Maria Moser erinnerte sich, dass Anfang Jänner 1940 plötzlich Himmler im Zellenbau zusammen mit der Oberaufseherin Langenfeld und Direktor Kögel erschien und die Bibelforscherinnen als „Staatsfeinde Nr. 1“ bezeichnet hat. Nach etwa drei Wochen öffneten sich für Maria und ihre Glaubensschwestern die Türen des Zellenbaus und sie wurden zurück in die innen vereisten Baracken gebracht. Bis März 1940 wurden noch besondere Strafblockverfügungen verhängt. Sie magerten bis auf das Skelett ab.

Überstellung nach Auschwitz

Maria Moser gehörte schließlich zu jenen etwa 50 Zeuginnen Jehovas, die am 21. Juli 1942 nach Auschwitz überstellt wurden. Die Oberaufseherin Langenfeld, die von Ravensbrück nach Auschwitz versetzt wurde, veranlasste, dass die Bibelforscherinnen – inzwischen begehrte und zuverlässige Arbeitskräfte – vor allem als Dienstbotinnen der SS zur Verfügung stehen müssen.
Maria erkannte sofort, dass sie in Auschwitz mit dem Schlimmsten rechnen müsste, als sie sah, wie jüdische Frauen in die Gaskammern transportiert wurden.
„Mein erster Gedanke war, dass uns aus dieser Lage die Hand Jehovas herausführen musste, da ein anderes Herauskommen unmöglich gewesen wäre.“ (Erinnerungsbericht)

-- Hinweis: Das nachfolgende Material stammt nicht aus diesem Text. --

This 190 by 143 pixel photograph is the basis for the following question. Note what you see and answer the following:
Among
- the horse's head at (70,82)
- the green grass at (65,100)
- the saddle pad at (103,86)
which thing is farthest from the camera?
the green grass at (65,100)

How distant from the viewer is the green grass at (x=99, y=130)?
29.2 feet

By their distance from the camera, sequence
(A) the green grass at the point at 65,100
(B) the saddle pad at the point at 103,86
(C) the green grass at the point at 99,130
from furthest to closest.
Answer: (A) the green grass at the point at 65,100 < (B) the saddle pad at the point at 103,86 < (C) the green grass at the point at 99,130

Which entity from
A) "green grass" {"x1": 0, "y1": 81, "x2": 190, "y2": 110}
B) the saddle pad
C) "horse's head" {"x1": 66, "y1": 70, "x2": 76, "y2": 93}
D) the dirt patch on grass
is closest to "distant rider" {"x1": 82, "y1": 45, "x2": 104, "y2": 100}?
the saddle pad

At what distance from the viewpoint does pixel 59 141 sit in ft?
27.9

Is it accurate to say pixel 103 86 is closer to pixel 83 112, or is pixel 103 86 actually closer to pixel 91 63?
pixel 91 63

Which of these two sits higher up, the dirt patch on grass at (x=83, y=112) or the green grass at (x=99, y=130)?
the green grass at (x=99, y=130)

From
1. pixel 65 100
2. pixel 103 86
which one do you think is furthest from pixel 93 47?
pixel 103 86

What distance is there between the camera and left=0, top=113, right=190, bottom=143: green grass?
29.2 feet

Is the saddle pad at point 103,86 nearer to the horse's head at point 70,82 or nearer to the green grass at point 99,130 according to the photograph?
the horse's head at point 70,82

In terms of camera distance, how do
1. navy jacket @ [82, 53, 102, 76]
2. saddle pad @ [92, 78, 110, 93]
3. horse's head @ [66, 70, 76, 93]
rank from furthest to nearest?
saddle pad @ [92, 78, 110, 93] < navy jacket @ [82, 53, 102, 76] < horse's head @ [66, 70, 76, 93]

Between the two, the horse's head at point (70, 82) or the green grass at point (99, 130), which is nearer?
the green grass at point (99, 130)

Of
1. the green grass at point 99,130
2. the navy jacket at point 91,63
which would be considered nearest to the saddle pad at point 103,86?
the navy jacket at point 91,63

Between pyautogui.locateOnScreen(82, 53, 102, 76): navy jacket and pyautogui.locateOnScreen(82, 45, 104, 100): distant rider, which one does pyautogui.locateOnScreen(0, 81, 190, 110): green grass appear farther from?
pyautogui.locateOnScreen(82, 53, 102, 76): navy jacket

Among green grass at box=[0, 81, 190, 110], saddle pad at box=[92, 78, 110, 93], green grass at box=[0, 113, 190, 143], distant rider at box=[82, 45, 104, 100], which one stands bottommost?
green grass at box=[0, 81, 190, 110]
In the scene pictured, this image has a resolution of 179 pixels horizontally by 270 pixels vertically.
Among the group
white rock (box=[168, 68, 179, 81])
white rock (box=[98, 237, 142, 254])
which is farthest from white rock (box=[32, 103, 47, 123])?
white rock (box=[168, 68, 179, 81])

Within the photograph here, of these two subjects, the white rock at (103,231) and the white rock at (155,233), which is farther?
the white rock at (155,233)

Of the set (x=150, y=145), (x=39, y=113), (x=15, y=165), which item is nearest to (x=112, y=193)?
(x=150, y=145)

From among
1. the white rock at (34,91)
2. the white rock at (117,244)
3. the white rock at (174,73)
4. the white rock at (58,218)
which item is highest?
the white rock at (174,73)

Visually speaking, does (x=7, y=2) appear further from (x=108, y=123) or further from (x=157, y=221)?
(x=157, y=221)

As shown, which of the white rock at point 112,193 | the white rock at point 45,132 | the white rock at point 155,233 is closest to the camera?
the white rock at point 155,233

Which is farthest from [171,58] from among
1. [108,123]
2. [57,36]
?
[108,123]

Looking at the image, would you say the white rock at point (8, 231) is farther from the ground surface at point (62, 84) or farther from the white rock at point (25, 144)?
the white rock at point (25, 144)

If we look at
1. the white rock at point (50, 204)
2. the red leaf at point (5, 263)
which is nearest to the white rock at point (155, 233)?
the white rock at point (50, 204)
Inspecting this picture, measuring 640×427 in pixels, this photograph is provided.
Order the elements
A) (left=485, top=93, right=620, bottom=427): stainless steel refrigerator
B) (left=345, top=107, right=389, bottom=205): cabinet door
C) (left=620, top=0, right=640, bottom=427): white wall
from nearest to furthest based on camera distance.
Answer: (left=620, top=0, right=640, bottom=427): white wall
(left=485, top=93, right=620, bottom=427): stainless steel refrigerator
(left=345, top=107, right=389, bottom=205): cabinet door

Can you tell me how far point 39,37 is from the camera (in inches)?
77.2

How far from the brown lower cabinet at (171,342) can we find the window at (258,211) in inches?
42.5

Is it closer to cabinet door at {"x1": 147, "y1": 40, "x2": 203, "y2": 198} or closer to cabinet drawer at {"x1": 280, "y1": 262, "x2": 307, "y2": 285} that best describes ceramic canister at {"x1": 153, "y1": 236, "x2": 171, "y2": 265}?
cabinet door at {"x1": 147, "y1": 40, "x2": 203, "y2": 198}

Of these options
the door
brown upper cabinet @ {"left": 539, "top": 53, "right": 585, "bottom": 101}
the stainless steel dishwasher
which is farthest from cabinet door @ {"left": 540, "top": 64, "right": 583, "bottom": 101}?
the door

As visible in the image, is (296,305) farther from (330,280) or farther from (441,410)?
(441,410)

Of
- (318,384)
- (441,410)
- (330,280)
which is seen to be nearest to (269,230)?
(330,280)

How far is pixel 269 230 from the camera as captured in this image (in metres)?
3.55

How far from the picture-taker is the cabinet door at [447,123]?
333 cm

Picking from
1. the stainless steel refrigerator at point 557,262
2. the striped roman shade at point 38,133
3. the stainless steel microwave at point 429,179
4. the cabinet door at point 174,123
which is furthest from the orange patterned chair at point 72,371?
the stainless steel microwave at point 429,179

Maria wurde zunächst als Anweiserin über die Waschküche des Stabsgebäudes und nach einigen Monaten als Blockälteste über 300 Häftlinge eingesetzt. Nach 14 Monaten wurde sie von dieser Position abgesetzt, weil sie zu wenig streng zu den Häftlingen gewesen war und wurde schließlich Haushälterin beim Obersturmführer Müller. Schließlich rang sie mit dem Tod aufgrund eines Flecktyphus. Noch sehr geschwächt wurde sie als Verkäuferin im Lebensmittelgeschäft im Haus 7 eingesetzt. Am 29. September 1944 bekam Maria einen Lichtbild-Ausweis ausgestellt: „Dem IBV-Häftl. Nr. 8321 Moser Maria, geb. 13.11.06 ist es gestattet, das Haus 7 zum Einkauf zu betreten und kann ohne Begleitung die Postenkette passieren. Dem Häftling ist es bei Strafe streng verboten, gegenseitige Besuche und Spaziergänge zu machen. Der Häftling ist bei Führerbaracke II beschäftigt.“

Ihre dort ebenfalls arbeitenden Glaubensschwestern halfen ihr wieder zu Kräften zu kommen. Durch eine Verleumdung eines Mithäftlings, der sie des Diebstahls von Gemüse bezichtigte, erhielt sie zur Strafe 14 Tage Bunker und den Verlust ihrer Arbeit. Schließlich wurde sie Hauptsturmbandführer Schemmel zugeteilt, wo ihr der Kontakt zu Zivilpersonen möglich war. Maria nützte diese Gelegenheiten immer wieder mutig über ihre Überzeugung zu sprechen.
Als absoluten und unerwarteten Höhepunkt erlebte Maria den Besuch ihrer Mutter im Lager Auschwitz. Eine verständnisvolle Frau mit besten Verbindungen zu SS-Offizieren schleuste ihre Mutter ins Lager Auschwitz ein und versteckte sie vier Tage in einem freien SS-Barackenzimmer, wo sie sich mit Maria treffen konnte. In der Annahme einen hochrangingen SS-Mann zu bekochen, erhielt Marias Mutter bestes Essen. Dieses Zusammentreffen betrachtete Maria als besondere Hilfe ihres Gottes.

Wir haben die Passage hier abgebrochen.